Instruction » Do the following statements agree with the book update about the Film International review? For each, answer yes or no and quote the deciding words from the text. (a) The Company of Wolves premiered at the Los Angeles International Film Exposition. (b) The Devil's Advocates book on the film runs to about 200 pages. (c) The film was based on a single novel by Angela Carter.

Excerpted passage »
○ ○ ○
Book Update: Film International Review


The latest review of my Devil’s Advocates book on The Company of Wolves comes courtesy of Jeremy Carr over at Film International, and it’s another really positive one. According to Carr, 'Gracey does his part to add to the legacy of The Company of Wolves, strengthening the film’s importance with a thoughtful monograph that is detailed and accessible, presenting arguments with deliberation and validity, never forcefully or self-righteous. Jordan’s film isn’t perfect by any means, but Gracey’s ultimate achievement is in making the case that it still warrants and welcomes further examination.'

I’ve copied the full review below, and you can also check it out (along with a wealth of other film related reviews, news and features) over at Film International...


Review (by Jeremy Carr)

James Gracey’s Devil’s Advocates entry on The Company of Wolves (Auteur Publishing, 2017) does everything a book of its scope should do. In about 120 pages, Gracey takes what is a generally regarded cult classic of some distinction and expounds with care and concision upon its historical context, illuminating aspects of the film with a catalog of relevant reference points and persuasively prescient predecessors, all without ever losing sight of his central focus: the film at hand and its own production and reception.

Directed by Irish filmmaker Neil Jordan and based on several short stories by British novelist Angela Carter, The Company of Wolves was released in 1984, premiering at that year’s Los Angeles International Film Exposition. In contrast to the gritty social commentaries of Mike Leigh and Ken Loach, Jordan’s film, writes Gracey, “invited audiences into a darkly fantastical world populated by werewolves, witches and maidens breaking free from restrictive social shackles” (7). It is in that regard, before delineating the dual biographical background of Jordan and Carter, that Gracey establishes what distinguished The Company of Wolves as the moody, fanciful work that it is.
○ ○ ○
Material »
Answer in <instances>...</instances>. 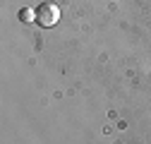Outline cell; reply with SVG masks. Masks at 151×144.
Returning <instances> with one entry per match:
<instances>
[{
    "label": "cell",
    "instance_id": "cell-2",
    "mask_svg": "<svg viewBox=\"0 0 151 144\" xmlns=\"http://www.w3.org/2000/svg\"><path fill=\"white\" fill-rule=\"evenodd\" d=\"M19 19H22V22H34V19H36V10L22 7V10H19Z\"/></svg>",
    "mask_w": 151,
    "mask_h": 144
},
{
    "label": "cell",
    "instance_id": "cell-1",
    "mask_svg": "<svg viewBox=\"0 0 151 144\" xmlns=\"http://www.w3.org/2000/svg\"><path fill=\"white\" fill-rule=\"evenodd\" d=\"M58 19H60V7L55 3H41L36 7V22L41 27H53L58 24Z\"/></svg>",
    "mask_w": 151,
    "mask_h": 144
}]
</instances>
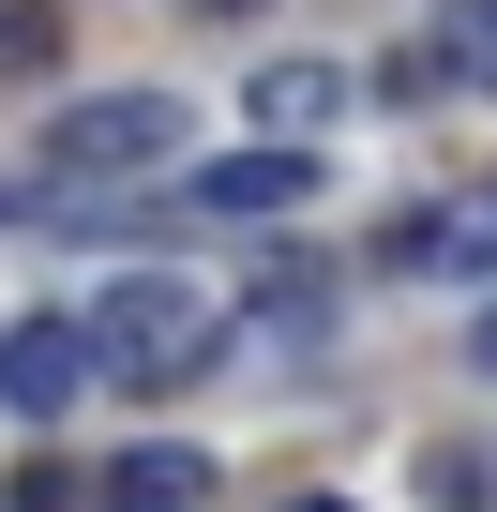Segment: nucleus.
I'll list each match as a JSON object with an SVG mask.
<instances>
[{"label": "nucleus", "instance_id": "nucleus-7", "mask_svg": "<svg viewBox=\"0 0 497 512\" xmlns=\"http://www.w3.org/2000/svg\"><path fill=\"white\" fill-rule=\"evenodd\" d=\"M422 76L437 91H497V0H437L422 16Z\"/></svg>", "mask_w": 497, "mask_h": 512}, {"label": "nucleus", "instance_id": "nucleus-3", "mask_svg": "<svg viewBox=\"0 0 497 512\" xmlns=\"http://www.w3.org/2000/svg\"><path fill=\"white\" fill-rule=\"evenodd\" d=\"M91 377H106L91 317H16V332H0V407H31V422H61V407H76Z\"/></svg>", "mask_w": 497, "mask_h": 512}, {"label": "nucleus", "instance_id": "nucleus-5", "mask_svg": "<svg viewBox=\"0 0 497 512\" xmlns=\"http://www.w3.org/2000/svg\"><path fill=\"white\" fill-rule=\"evenodd\" d=\"M302 196H317V166H302L287 136H272V151H226V166L196 181V211H226V226H272V211H302Z\"/></svg>", "mask_w": 497, "mask_h": 512}, {"label": "nucleus", "instance_id": "nucleus-9", "mask_svg": "<svg viewBox=\"0 0 497 512\" xmlns=\"http://www.w3.org/2000/svg\"><path fill=\"white\" fill-rule=\"evenodd\" d=\"M467 362H482V377H497V317H482V332H467Z\"/></svg>", "mask_w": 497, "mask_h": 512}, {"label": "nucleus", "instance_id": "nucleus-8", "mask_svg": "<svg viewBox=\"0 0 497 512\" xmlns=\"http://www.w3.org/2000/svg\"><path fill=\"white\" fill-rule=\"evenodd\" d=\"M257 121L302 151L317 121H347V76H332V61H272V76H257Z\"/></svg>", "mask_w": 497, "mask_h": 512}, {"label": "nucleus", "instance_id": "nucleus-4", "mask_svg": "<svg viewBox=\"0 0 497 512\" xmlns=\"http://www.w3.org/2000/svg\"><path fill=\"white\" fill-rule=\"evenodd\" d=\"M392 256H407V272H437V287H497V181H482V196H452V211H422Z\"/></svg>", "mask_w": 497, "mask_h": 512}, {"label": "nucleus", "instance_id": "nucleus-1", "mask_svg": "<svg viewBox=\"0 0 497 512\" xmlns=\"http://www.w3.org/2000/svg\"><path fill=\"white\" fill-rule=\"evenodd\" d=\"M211 287H181V272H121L106 302H91V347H106V377L121 392H181L196 362H211Z\"/></svg>", "mask_w": 497, "mask_h": 512}, {"label": "nucleus", "instance_id": "nucleus-6", "mask_svg": "<svg viewBox=\"0 0 497 512\" xmlns=\"http://www.w3.org/2000/svg\"><path fill=\"white\" fill-rule=\"evenodd\" d=\"M106 512H211V452H181V437L121 452V467H106Z\"/></svg>", "mask_w": 497, "mask_h": 512}, {"label": "nucleus", "instance_id": "nucleus-2", "mask_svg": "<svg viewBox=\"0 0 497 512\" xmlns=\"http://www.w3.org/2000/svg\"><path fill=\"white\" fill-rule=\"evenodd\" d=\"M181 136H196L181 91H91V106L46 121V166H61V181H136V166H166Z\"/></svg>", "mask_w": 497, "mask_h": 512}, {"label": "nucleus", "instance_id": "nucleus-10", "mask_svg": "<svg viewBox=\"0 0 497 512\" xmlns=\"http://www.w3.org/2000/svg\"><path fill=\"white\" fill-rule=\"evenodd\" d=\"M287 512H347V497H287Z\"/></svg>", "mask_w": 497, "mask_h": 512}]
</instances>
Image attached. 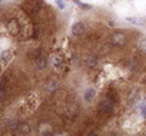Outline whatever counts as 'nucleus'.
Segmentation results:
<instances>
[{
  "instance_id": "obj_1",
  "label": "nucleus",
  "mask_w": 146,
  "mask_h": 136,
  "mask_svg": "<svg viewBox=\"0 0 146 136\" xmlns=\"http://www.w3.org/2000/svg\"><path fill=\"white\" fill-rule=\"evenodd\" d=\"M113 105H115V102L111 98L102 99L101 103H99V111L105 115H112L113 113Z\"/></svg>"
},
{
  "instance_id": "obj_2",
  "label": "nucleus",
  "mask_w": 146,
  "mask_h": 136,
  "mask_svg": "<svg viewBox=\"0 0 146 136\" xmlns=\"http://www.w3.org/2000/svg\"><path fill=\"white\" fill-rule=\"evenodd\" d=\"M84 30H85V24H84L82 21H77V23H74L72 27H71V33H72L74 36H81V34L84 33Z\"/></svg>"
},
{
  "instance_id": "obj_3",
  "label": "nucleus",
  "mask_w": 146,
  "mask_h": 136,
  "mask_svg": "<svg viewBox=\"0 0 146 136\" xmlns=\"http://www.w3.org/2000/svg\"><path fill=\"white\" fill-rule=\"evenodd\" d=\"M94 96H95V90H94V88L87 90L85 91V94H84V99H85L87 102H91V101L94 99Z\"/></svg>"
},
{
  "instance_id": "obj_4",
  "label": "nucleus",
  "mask_w": 146,
  "mask_h": 136,
  "mask_svg": "<svg viewBox=\"0 0 146 136\" xmlns=\"http://www.w3.org/2000/svg\"><path fill=\"white\" fill-rule=\"evenodd\" d=\"M113 41H115L116 44L122 45V44H123V41H125V37H123V34H122L121 31L115 33V34H113Z\"/></svg>"
},
{
  "instance_id": "obj_5",
  "label": "nucleus",
  "mask_w": 146,
  "mask_h": 136,
  "mask_svg": "<svg viewBox=\"0 0 146 136\" xmlns=\"http://www.w3.org/2000/svg\"><path fill=\"white\" fill-rule=\"evenodd\" d=\"M74 1H75L81 9H84V10H91V9H92V6H91V4H85V3H82V1H80V0H74Z\"/></svg>"
},
{
  "instance_id": "obj_6",
  "label": "nucleus",
  "mask_w": 146,
  "mask_h": 136,
  "mask_svg": "<svg viewBox=\"0 0 146 136\" xmlns=\"http://www.w3.org/2000/svg\"><path fill=\"white\" fill-rule=\"evenodd\" d=\"M61 65H62V60H61L60 55H57V57L54 58V67H55V68H60Z\"/></svg>"
},
{
  "instance_id": "obj_7",
  "label": "nucleus",
  "mask_w": 146,
  "mask_h": 136,
  "mask_svg": "<svg viewBox=\"0 0 146 136\" xmlns=\"http://www.w3.org/2000/svg\"><path fill=\"white\" fill-rule=\"evenodd\" d=\"M138 47H139V50H141V51H143V52L146 54V38H142V40L139 41Z\"/></svg>"
},
{
  "instance_id": "obj_8",
  "label": "nucleus",
  "mask_w": 146,
  "mask_h": 136,
  "mask_svg": "<svg viewBox=\"0 0 146 136\" xmlns=\"http://www.w3.org/2000/svg\"><path fill=\"white\" fill-rule=\"evenodd\" d=\"M57 87H58V82H57V81H51L50 84H47V88H48V91H55V90H57Z\"/></svg>"
},
{
  "instance_id": "obj_9",
  "label": "nucleus",
  "mask_w": 146,
  "mask_h": 136,
  "mask_svg": "<svg viewBox=\"0 0 146 136\" xmlns=\"http://www.w3.org/2000/svg\"><path fill=\"white\" fill-rule=\"evenodd\" d=\"M126 21H129V23H132V24H136V26H139V24H142L136 17H126Z\"/></svg>"
},
{
  "instance_id": "obj_10",
  "label": "nucleus",
  "mask_w": 146,
  "mask_h": 136,
  "mask_svg": "<svg viewBox=\"0 0 146 136\" xmlns=\"http://www.w3.org/2000/svg\"><path fill=\"white\" fill-rule=\"evenodd\" d=\"M19 131H20L21 133H29V132H30V128L23 123V125H19Z\"/></svg>"
},
{
  "instance_id": "obj_11",
  "label": "nucleus",
  "mask_w": 146,
  "mask_h": 136,
  "mask_svg": "<svg viewBox=\"0 0 146 136\" xmlns=\"http://www.w3.org/2000/svg\"><path fill=\"white\" fill-rule=\"evenodd\" d=\"M97 64V58H95V55H90V60H88V67H92V65H95Z\"/></svg>"
},
{
  "instance_id": "obj_12",
  "label": "nucleus",
  "mask_w": 146,
  "mask_h": 136,
  "mask_svg": "<svg viewBox=\"0 0 146 136\" xmlns=\"http://www.w3.org/2000/svg\"><path fill=\"white\" fill-rule=\"evenodd\" d=\"M139 109H141L142 115H143V116H146V103H141V105H139Z\"/></svg>"
},
{
  "instance_id": "obj_13",
  "label": "nucleus",
  "mask_w": 146,
  "mask_h": 136,
  "mask_svg": "<svg viewBox=\"0 0 146 136\" xmlns=\"http://www.w3.org/2000/svg\"><path fill=\"white\" fill-rule=\"evenodd\" d=\"M55 3H57V6H58L60 9H64V7H65V3H64L62 0H55Z\"/></svg>"
},
{
  "instance_id": "obj_14",
  "label": "nucleus",
  "mask_w": 146,
  "mask_h": 136,
  "mask_svg": "<svg viewBox=\"0 0 146 136\" xmlns=\"http://www.w3.org/2000/svg\"><path fill=\"white\" fill-rule=\"evenodd\" d=\"M0 1H1V0H0Z\"/></svg>"
}]
</instances>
○ ○ ○
Output for this exercise »
(a) Yes: "premiering at that year’s Los Angeles International Film Exposition"
(b) No: "In about 120 pages"
(c) No: "based on several short stories by British novelist Angela Carter"